The US Navy is experimenting with a replacement for GPS (which doesn’t work underwater) in the form of cosmic muons (which do.) Task & Purpose’s report begins,
Task & Purpose said:
The Navy is researching a new technology that could help sailors and Marines navigate in places where the Global Positioning System just doesn’t work.Unlike GPS signals, cosmic ray muons are a natural source of radiation that can pass through rock, buildings and earth and can be used at high latitudes north of the Arctic Circle, where GPS satellites do not work well due to their orbital constraints, the Office of Naval Research wrote in a press release on Tuesday.
(The Navy is testing a GPS-like device that doesn’t require satellites “The future is extremely bright for this line of research.”.) The press release the article mentions is How Science is Finding Ways to Navigate in GPS-Denied Environments
The Task and Purpose piece also quotes from a paper published in Nature Scientific Reports Muometric positioning system (μPS) with cosmic muons as a new underwater and underground positioning technique in 2020, [B]y utilizing this universality and relativistic nature, cosmic muons have a potential to be used for positioning the receiver detector located underwater or underground three dimensionally with a great accuracy.
From what the Nature article, which is a challenging read, says, the technique’s based on measuring the flight time of highly-relativistic muons between a reference detector at the surface and the final detector under the water. There are three or more reference detectors arrayed on the surface with positions and time-references determined by GPS. Presumably the underwater detector also needs to know what time it. The final picture shows a cable joining the surface detector and the underwater detector (which seems to somewhat defeat the purpose). It also talks about taking ~100 days to make a measurement.
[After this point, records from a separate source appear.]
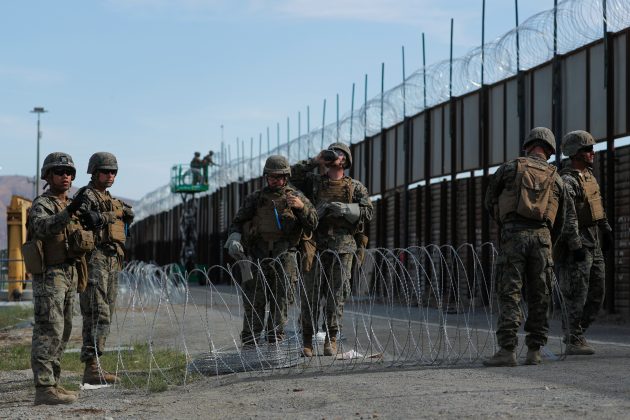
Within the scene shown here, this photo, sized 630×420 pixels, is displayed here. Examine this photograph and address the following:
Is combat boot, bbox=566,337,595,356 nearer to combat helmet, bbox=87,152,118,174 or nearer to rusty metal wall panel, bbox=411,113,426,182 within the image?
combat helmet, bbox=87,152,118,174

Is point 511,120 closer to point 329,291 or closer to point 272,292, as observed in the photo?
point 329,291

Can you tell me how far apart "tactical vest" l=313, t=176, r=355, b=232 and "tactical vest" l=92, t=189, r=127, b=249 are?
1.81 meters

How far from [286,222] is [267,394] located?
2.41 metres

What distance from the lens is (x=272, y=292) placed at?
9.09 metres

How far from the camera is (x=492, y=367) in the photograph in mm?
7934

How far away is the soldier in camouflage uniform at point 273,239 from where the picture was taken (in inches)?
354

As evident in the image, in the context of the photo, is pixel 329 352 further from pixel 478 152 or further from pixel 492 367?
pixel 478 152

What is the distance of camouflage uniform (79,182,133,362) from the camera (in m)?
8.14

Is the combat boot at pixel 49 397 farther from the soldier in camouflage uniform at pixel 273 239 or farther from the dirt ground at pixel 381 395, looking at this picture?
the soldier in camouflage uniform at pixel 273 239

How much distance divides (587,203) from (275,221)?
258 centimetres

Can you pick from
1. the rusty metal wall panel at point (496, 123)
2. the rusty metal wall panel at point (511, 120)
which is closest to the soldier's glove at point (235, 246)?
the rusty metal wall panel at point (511, 120)

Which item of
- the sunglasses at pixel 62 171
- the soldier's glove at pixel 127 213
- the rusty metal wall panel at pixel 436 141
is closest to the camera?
the sunglasses at pixel 62 171

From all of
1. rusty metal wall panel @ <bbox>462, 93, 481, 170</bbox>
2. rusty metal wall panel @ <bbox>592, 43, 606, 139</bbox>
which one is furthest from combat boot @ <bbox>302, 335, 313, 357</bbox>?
rusty metal wall panel @ <bbox>462, 93, 481, 170</bbox>

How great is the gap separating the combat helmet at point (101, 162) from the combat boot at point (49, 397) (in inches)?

It appears (to me) that the technique described in this paper is aimed at making very accurate measurements of slow seafloor movements. Otherwise, I’m not sure how one would do this. EM waves (laser beams?) and pressure waves (sonar) probably don’t propagate well enough or with sufficiently reliable velocity, especially in water with temperature and salinity gradients, etc. The muons supposedly travel very close to the speed of light, >0.9999999c.